El gobierno británico considera que los reactores modulares pequeños (SMR) son una vía más rápida y rentable para aumentar la producción de electricidad baja en carbono. A diferencia de las grandes centrales nucleares, los SMR pueden fabricarse por módulos y ensamblarse en el sitio, lo que reduce los plazos de construcción y los costes operativos.
“Este proyecto refuerza nuestra capacidad soberana en materia energética y demuestra el compromiso del Reino Unido con la transición hacia una red libre de carbono”, señaló el primer ministro Keir Starmer durante el anuncio. La planta generará energía suficiente para alimentar tres millones de hogares y se espera que cree hasta 3.000 empleos directos e indirectos durante su construcción.
El emplazamiento de Wylfa fue elegido por su infraestructura preexistente y su proximidad a redes de distribución eléctrica de alta capacidad. Además, cuenta con apoyo local y experiencia técnica acumulada desde la operación de la antigua central cerrada en 2015.

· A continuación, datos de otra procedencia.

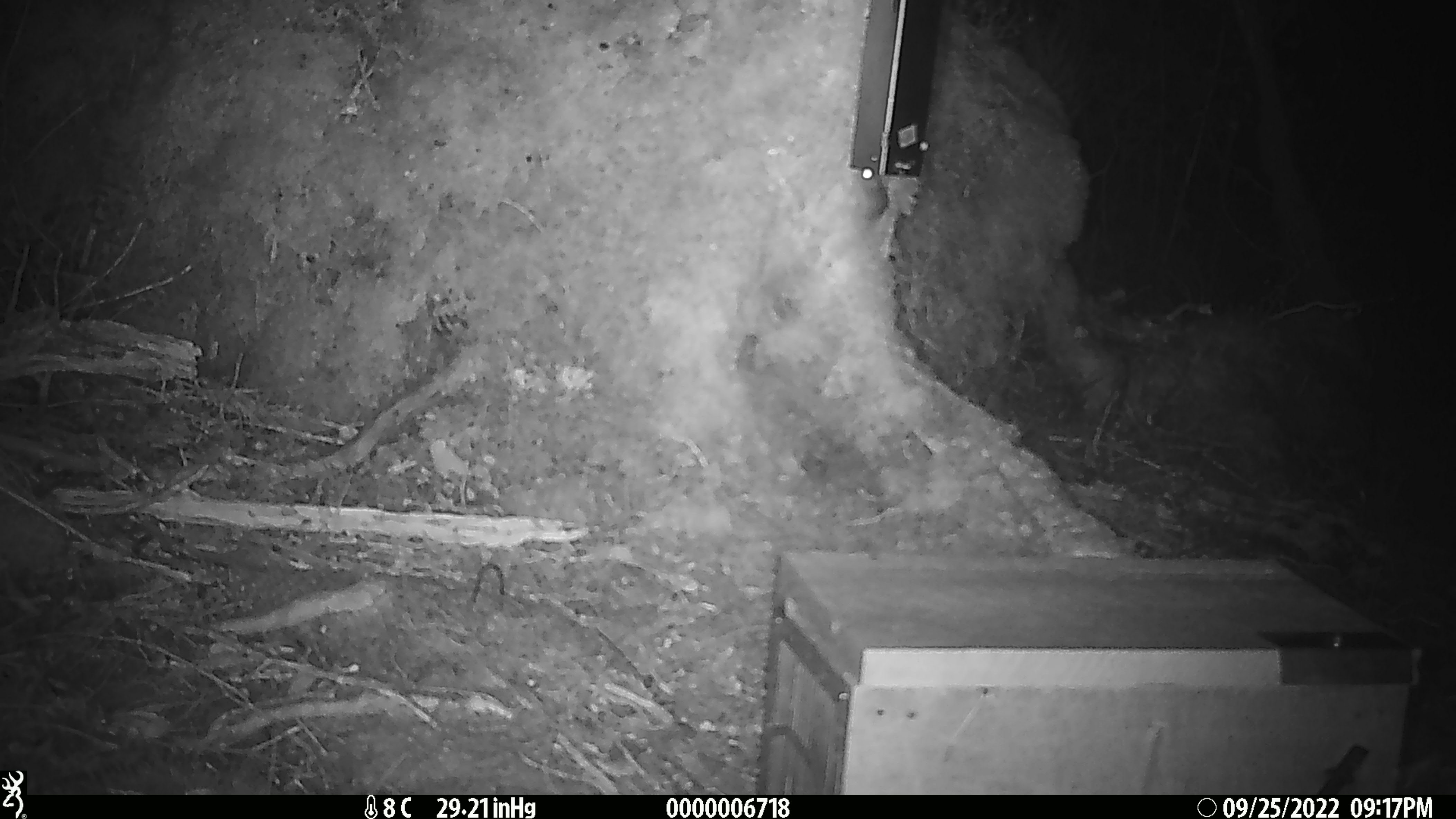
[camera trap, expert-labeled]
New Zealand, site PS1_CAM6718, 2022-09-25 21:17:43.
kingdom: Animalia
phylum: Chordata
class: Mammalia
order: Rodentia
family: Muridae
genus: Mus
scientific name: Mus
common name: mouse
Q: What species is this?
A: Mouse (Mus).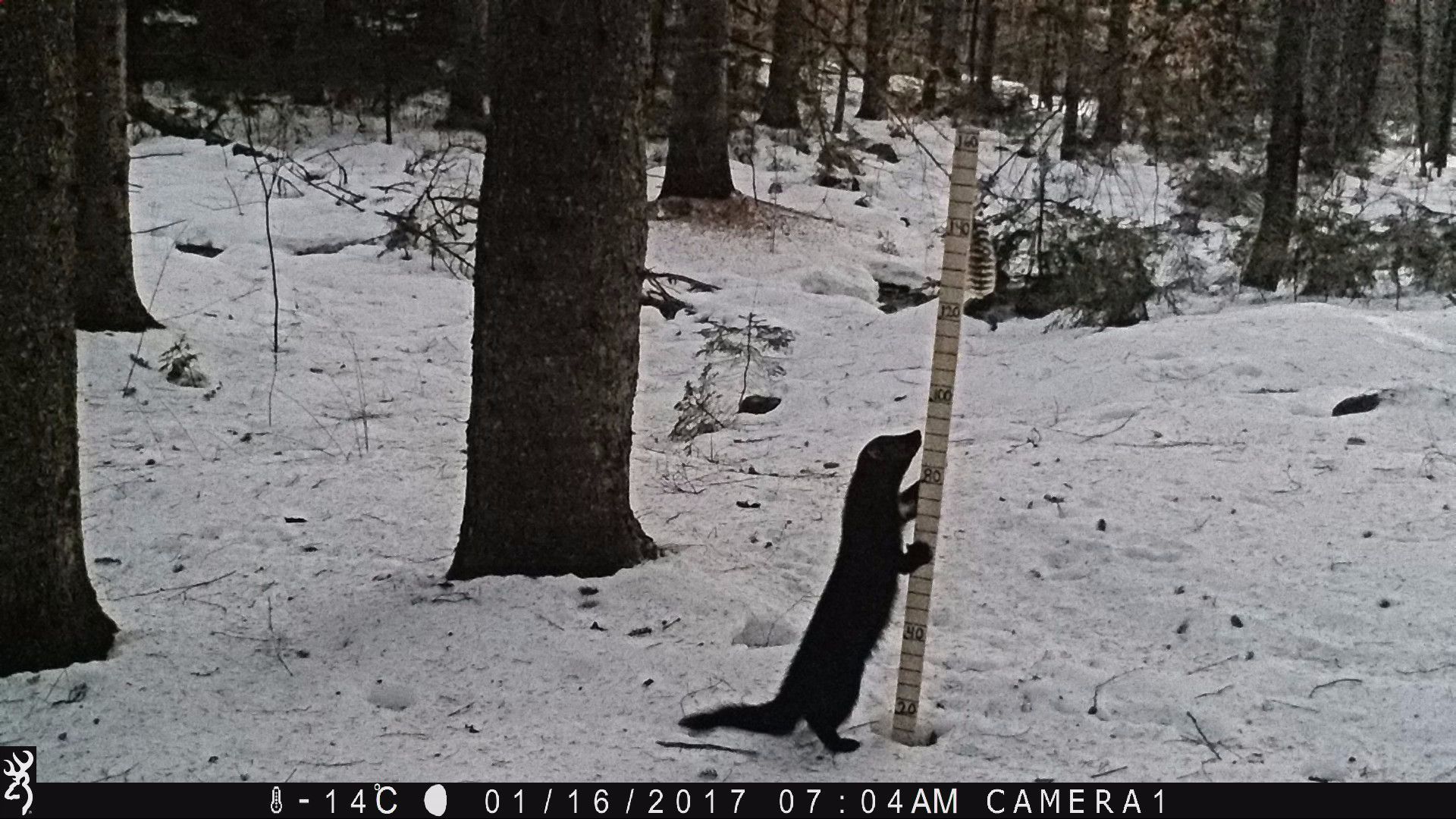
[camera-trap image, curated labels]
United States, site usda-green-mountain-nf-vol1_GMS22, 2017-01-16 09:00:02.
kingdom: Animalia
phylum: Chordata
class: Mammalia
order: Carnivora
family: Mustelidae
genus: Pekania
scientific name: Pekania pennanti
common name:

El plan se enmarca en la estrategia nacional de energía y clima, que busca alcanzar cero emisiones netas para 2050. El gobierno también estudia posibles ubicaciones para una nueva planta de gran escala en Inglaterra antes de 2026, mientras avanza con los proyectos Hinkley Point C y Sizewell C.
Los reactores modulares de Rolls-Royce, aún en fase de certificación, prometen combinar alta seguridad, bajo coste y fiabilidad. Según la compañía, podrían operar por más de 60 años y complementarse con fuentes renovables como la eólica y la solar, garantizando un suministro constante incluso en periodos de baja producción.
“La energía nuclear será una pieza esencial del futuro energético británico”, afirmó Simon Bowen, presidente interino de Great British Energy – Nuclear. “Los SMR permitirán reducir la dependencia de combustibles importados y fortalecer la seguridad energética nacional.”
Con este anuncio, el Reino Unido se suma a países como Francia, Canadá y Japón, que ya apuestan por los reactores modulares como parte de sus estrategias de transición energética. La construcción en Wylfa está prevista para iniciar a finales de la década, con la primera conexión a la red durante los años 2030.